2). Human User Validation
The NNP system has been surgically implanted in persons with SCI as part of an ongoing clinical trial implementing the NNP as a hand and trunk system. As part of the system, a BP2 module was implanted inferior to the clavicle to measure from wrist extensor muscles which were under voluntary control. Stimulation modules were implanted in the forearm, upper arm, and abdomen with electrodes generating hand opening and closing and trunk support [8, 21]. Data have been collected from the remote modules of multiple users during the clinical trial process. All applicable institutional and governmental regulations concerning the ethical use of human volunteers were followed during the course of this research. The registry number is NCT02329652.
PG4:
Kinematic responses were visually inspected and photographed to verify that appropriate hand grasp postures could be generated. Stimulation was applied to muscles to generate a variety of hand patterns, including a pinch grasp and a power grasp pattern [17].
BP2:
Recordings were completed under several conditions with gains ranging from 195 to 1500. In the first case, EMG was recorded while the participant was instructed to contract without stimulation to demonstrate a myoelectric signal without concurrent stimulation artifact. Next, the participant relaxed while stimulation was applied to an adjacent muscle and then a muscle significantly further away in the body. In the second case, the participant was instructed to contract during ongoing simultaneous stimulation to demonstrate a command signal can be recorded while stimulation is applied. EMG was recorded from brachioradialis. Stimulation was applied to extensor carpiulnaris (ECU) at the maximum levels used during hand function since it is the closest muscle with a stimulating electrode. The ECU tendon was transferred to the extensor carpi radialis longus tendon in this instance. Digital blanking was applied to remove stimulus artifact and M-waves; waveform length feature was extracted from the remaining 16ms of myoelectric signal during the interpulse interval.
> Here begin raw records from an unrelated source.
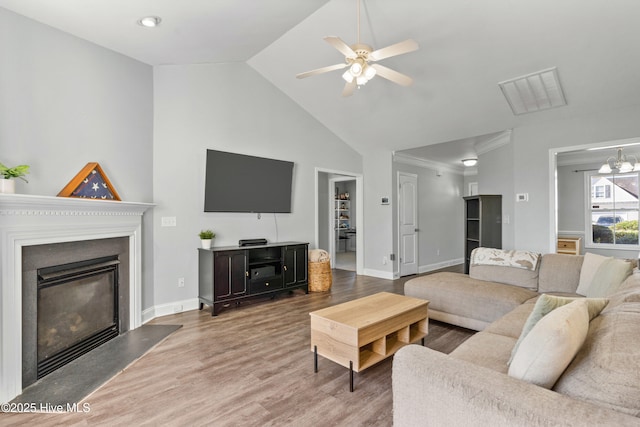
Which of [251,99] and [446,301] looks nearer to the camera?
[446,301]

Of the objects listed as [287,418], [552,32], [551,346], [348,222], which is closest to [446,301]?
[287,418]

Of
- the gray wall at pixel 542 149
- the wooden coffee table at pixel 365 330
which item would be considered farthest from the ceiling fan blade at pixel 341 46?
the gray wall at pixel 542 149

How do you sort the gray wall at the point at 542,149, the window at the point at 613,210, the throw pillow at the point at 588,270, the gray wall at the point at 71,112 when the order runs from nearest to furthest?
the gray wall at the point at 71,112 → the throw pillow at the point at 588,270 → the gray wall at the point at 542,149 → the window at the point at 613,210

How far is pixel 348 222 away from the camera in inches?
432

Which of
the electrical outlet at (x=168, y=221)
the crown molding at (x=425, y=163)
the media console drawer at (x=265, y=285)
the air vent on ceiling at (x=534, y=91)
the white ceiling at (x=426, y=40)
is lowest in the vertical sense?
the media console drawer at (x=265, y=285)

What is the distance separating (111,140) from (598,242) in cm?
845

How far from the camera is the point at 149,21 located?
291 centimetres

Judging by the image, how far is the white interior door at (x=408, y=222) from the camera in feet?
20.6

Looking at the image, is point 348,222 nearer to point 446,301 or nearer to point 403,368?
point 446,301

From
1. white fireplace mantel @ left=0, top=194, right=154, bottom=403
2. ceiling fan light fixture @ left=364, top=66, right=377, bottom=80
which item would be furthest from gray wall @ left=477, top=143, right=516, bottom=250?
white fireplace mantel @ left=0, top=194, right=154, bottom=403

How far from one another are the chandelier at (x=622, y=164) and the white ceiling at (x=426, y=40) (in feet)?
5.13

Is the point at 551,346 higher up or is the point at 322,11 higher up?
the point at 322,11

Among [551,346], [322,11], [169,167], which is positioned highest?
[322,11]

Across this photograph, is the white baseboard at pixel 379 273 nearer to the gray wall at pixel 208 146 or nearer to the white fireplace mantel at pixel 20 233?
the gray wall at pixel 208 146
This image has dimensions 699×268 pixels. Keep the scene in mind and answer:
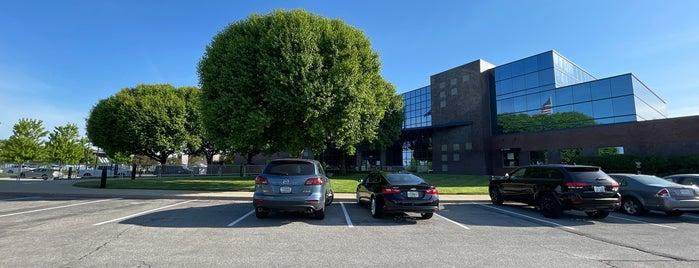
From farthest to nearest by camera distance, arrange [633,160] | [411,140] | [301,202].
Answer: [411,140], [633,160], [301,202]

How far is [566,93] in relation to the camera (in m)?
32.6

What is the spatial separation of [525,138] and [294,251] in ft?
114

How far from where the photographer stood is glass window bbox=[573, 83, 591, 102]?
103ft

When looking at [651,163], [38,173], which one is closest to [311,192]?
[651,163]

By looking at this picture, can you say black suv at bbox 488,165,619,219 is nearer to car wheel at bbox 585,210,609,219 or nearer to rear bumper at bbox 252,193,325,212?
car wheel at bbox 585,210,609,219

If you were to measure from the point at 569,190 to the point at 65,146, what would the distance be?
5442 centimetres

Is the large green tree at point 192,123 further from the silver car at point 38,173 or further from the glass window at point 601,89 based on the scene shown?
the glass window at point 601,89

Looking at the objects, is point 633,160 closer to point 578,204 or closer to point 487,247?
point 578,204

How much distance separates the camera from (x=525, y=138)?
34.4m

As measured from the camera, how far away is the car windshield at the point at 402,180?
915 cm

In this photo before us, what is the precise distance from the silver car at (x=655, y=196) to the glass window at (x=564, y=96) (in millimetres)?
24326

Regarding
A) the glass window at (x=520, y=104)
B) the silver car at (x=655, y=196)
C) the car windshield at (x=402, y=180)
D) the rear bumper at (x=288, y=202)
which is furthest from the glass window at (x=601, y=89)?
the rear bumper at (x=288, y=202)

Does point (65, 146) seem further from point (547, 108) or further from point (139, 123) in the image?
point (547, 108)

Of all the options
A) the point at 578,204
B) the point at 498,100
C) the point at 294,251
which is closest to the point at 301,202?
the point at 294,251
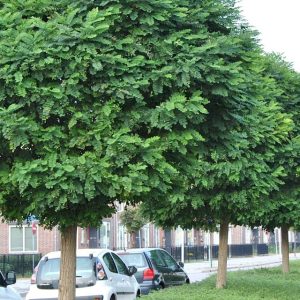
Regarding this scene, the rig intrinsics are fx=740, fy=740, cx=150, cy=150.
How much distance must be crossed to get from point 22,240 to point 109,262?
30.4m

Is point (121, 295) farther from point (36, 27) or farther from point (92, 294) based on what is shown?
point (36, 27)

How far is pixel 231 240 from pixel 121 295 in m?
59.5

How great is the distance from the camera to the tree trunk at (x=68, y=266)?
30.5 ft

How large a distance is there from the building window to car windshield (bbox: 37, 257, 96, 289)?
29.8 metres

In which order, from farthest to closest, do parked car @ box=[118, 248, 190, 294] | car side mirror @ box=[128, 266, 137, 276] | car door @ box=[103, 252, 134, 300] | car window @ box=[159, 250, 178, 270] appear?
A: car window @ box=[159, 250, 178, 270]
parked car @ box=[118, 248, 190, 294]
car side mirror @ box=[128, 266, 137, 276]
car door @ box=[103, 252, 134, 300]

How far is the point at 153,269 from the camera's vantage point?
62.2ft

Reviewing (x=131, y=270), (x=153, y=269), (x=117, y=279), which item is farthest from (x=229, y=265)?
(x=117, y=279)

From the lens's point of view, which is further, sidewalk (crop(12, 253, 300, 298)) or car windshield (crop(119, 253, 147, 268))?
sidewalk (crop(12, 253, 300, 298))

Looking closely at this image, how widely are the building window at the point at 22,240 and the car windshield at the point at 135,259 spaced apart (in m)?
25.2

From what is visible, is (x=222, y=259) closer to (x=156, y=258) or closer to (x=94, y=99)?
(x=156, y=258)

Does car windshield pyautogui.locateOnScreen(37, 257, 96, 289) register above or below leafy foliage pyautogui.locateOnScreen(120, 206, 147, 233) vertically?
below

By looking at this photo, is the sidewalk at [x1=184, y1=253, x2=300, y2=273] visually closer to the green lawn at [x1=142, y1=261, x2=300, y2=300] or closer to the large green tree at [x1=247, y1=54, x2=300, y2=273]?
the large green tree at [x1=247, y1=54, x2=300, y2=273]

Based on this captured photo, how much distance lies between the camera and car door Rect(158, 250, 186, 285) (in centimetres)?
2000

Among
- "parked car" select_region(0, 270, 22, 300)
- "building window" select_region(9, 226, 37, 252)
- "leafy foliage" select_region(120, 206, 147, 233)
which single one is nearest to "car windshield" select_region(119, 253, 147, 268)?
"parked car" select_region(0, 270, 22, 300)
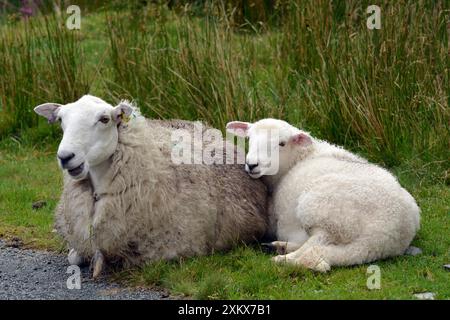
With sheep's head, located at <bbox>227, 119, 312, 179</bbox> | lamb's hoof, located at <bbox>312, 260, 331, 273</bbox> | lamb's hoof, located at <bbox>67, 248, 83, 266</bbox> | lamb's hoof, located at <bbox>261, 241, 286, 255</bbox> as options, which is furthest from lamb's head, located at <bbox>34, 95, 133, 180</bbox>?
lamb's hoof, located at <bbox>312, 260, 331, 273</bbox>

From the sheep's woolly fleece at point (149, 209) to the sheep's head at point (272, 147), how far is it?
293mm

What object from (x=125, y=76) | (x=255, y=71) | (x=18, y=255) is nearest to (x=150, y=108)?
(x=125, y=76)

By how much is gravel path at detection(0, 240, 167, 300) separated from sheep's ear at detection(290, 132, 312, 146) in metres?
1.63

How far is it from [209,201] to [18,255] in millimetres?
1536

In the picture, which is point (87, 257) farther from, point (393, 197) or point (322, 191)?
point (393, 197)

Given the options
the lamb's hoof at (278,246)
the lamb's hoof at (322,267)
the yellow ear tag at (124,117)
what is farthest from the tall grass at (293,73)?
the yellow ear tag at (124,117)

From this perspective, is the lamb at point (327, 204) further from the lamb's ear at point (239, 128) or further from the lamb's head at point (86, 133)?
the lamb's head at point (86, 133)

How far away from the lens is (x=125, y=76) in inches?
388

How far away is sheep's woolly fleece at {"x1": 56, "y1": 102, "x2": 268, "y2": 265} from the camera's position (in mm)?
6164

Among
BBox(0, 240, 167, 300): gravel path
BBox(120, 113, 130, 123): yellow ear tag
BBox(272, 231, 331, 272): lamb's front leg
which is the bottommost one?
BBox(0, 240, 167, 300): gravel path

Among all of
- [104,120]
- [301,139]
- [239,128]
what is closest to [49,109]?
[104,120]

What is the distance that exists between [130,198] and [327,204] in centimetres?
131

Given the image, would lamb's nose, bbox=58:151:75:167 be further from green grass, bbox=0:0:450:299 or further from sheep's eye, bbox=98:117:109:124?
green grass, bbox=0:0:450:299

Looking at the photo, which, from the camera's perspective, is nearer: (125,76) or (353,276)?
(353,276)
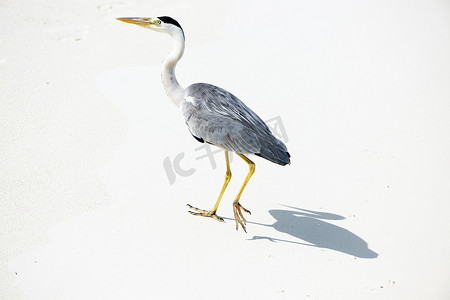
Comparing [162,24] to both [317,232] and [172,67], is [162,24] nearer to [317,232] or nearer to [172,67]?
[172,67]

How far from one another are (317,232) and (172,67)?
254 centimetres

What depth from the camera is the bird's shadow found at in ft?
15.7

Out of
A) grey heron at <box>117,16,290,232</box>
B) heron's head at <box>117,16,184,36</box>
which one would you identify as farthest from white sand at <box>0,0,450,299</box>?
heron's head at <box>117,16,184,36</box>

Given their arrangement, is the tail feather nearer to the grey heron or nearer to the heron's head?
the grey heron

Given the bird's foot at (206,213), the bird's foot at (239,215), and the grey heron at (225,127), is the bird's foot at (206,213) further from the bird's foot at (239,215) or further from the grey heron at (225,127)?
the bird's foot at (239,215)

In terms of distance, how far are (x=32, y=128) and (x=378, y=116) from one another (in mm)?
4814

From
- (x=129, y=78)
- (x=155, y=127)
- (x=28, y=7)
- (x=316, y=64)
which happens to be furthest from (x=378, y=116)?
(x=28, y=7)

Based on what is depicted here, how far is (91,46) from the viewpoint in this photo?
8258 millimetres

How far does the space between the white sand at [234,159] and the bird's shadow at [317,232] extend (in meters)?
0.02

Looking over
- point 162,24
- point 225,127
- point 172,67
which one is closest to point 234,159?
point 225,127

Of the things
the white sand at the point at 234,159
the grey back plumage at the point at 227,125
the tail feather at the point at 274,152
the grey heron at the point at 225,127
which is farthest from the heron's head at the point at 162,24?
the tail feather at the point at 274,152

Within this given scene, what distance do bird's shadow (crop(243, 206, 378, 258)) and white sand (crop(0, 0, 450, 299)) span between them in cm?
2

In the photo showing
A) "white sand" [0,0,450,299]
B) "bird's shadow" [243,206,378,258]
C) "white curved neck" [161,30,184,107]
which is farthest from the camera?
"white curved neck" [161,30,184,107]

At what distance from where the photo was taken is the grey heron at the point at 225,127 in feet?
16.4
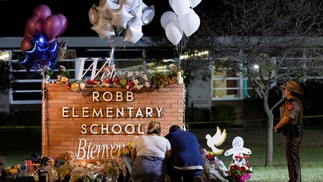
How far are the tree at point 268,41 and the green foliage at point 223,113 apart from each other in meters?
9.78

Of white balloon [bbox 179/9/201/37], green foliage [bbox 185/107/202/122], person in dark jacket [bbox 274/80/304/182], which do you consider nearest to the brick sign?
white balloon [bbox 179/9/201/37]

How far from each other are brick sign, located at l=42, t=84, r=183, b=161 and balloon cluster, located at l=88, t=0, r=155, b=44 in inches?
43.9

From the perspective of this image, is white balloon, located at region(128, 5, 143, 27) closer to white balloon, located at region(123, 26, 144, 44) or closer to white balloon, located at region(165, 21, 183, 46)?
white balloon, located at region(123, 26, 144, 44)

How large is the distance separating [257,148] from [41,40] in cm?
893

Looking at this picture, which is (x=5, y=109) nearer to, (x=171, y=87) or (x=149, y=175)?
(x=171, y=87)

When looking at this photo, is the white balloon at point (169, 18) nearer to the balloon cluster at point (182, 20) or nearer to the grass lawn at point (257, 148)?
the balloon cluster at point (182, 20)

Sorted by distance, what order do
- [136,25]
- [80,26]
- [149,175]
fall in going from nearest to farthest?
[149,175] → [136,25] → [80,26]

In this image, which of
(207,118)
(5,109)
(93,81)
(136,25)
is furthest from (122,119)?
(5,109)

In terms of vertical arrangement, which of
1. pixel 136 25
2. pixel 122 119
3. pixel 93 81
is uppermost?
pixel 136 25

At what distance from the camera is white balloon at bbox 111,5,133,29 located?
460 inches

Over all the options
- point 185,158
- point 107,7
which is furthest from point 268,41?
point 185,158

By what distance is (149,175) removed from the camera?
30.4ft

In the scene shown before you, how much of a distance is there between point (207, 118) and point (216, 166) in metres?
14.5

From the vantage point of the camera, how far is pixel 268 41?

Implanted physiological sensors across modules:
Accelerometer signals were measured during trunk tilt. The participant started in an upright posture, leaned in one of the cardinal directions (anterior, posterior, left, and right), and then returned to the upright posture. The 3-axis signals were recorded at 10Hz to demonstrate signal acquisition in an implant user. Temperature signals were measured at each remote module at a single time point to demonstrate feasibility of recording throughout the body.
Power Consumption:
Power consumption was measured from the entire system to verify that values in human use were comparable to benchtop testing.
III. RESULTS
Figure 2 shows the final devices. This design was tested on the benchtop and in individuals with SCI.
A. Benchtop Verification:
First we tested the stimulus output of the PG4 while it was controlled and powered by the power module. Figure 8 shows the stimulus output measured across 250, 500, and 1000Ω resistors. The desired pulse width and interphase interval are maintained independent of pulse amplitude (Figure 8a). The system also outputs the desired pulsewidth (Figure 8b). These responses are consistent across varied impedance values with scaled amplitudes suggesting viable responses when implanted in the body (Figure 8c). During testing in the saline bath, the cathodic pulse had a comparable rectangular shape to the traces shown in Figure 8 and the expected amplitude based on the requested current. Although charge between phases is not shown here, the variable recharge phases demonstrate the charge balanced nature of the response. The DC balancing test resulted in a leakage current that was less than the threshold of 0.1μA.
Fig. 8:
Benchtop stimulus responses from the PG4 across a resistor: a) PW = 250μs, PA = 4, 8, 12, 16, 20mA, R=500 Ω, b) PW = 50, 100, 150, 200, 250μs, PA = 10mA, R=500 Ω c) PW=250μs, PA = 10, 5, 2.5mA, R=250, 500, 1000 Ω
To evaluate the recording capabilities of the BP2, sine waves of varying input frequencies were recorded to demonstrate acquisition within the typical range of 10–500Hz for EMG signals. Figure 9 shows recordings from the BP2 at varying frequencies. Figure 9a shows the frequency response relative to the theoretical frequency response for the analog circuits modeled in LTSpice. Variability is within component tolerances. The recordings demonstrate effective rejection of signals with frequency content less than 10Hz to remove motion artifact. Within the 20–150Hz range, which represents the majority of power in the EMG spectrum [32], the signal is recorded with sufficient sampling and without significant attenuation. This signal acquisition demonstrates the potential for recording command signals. Figure 9b shows consistently matching recordings for varied input amplitudes at 100Hz. The recorded signal has been referred to input voltages by dividing out the gain and accounting for the A/D resolution and reference voltage. A small amount of attenuation can be seen in the recording compared to the input signal but appears consistent across varying amplitudes. These signals demonstrate the ability to record inputs of varying intensity which is important for a proportional control signal.
Fig. 9:
Benchtop recording from a function generator with the BP2: a) Filter output relative to a 1mV P-P input at varied frequencies, Gain = 1500. Blue dots indicate recorded responses at a given frequency, the black line represents the modeled representation of the circuit, the yellow band shows the frequency range from 20–200Hz. b) Input: varied amplitudes at 100Hz, Gain = 1500.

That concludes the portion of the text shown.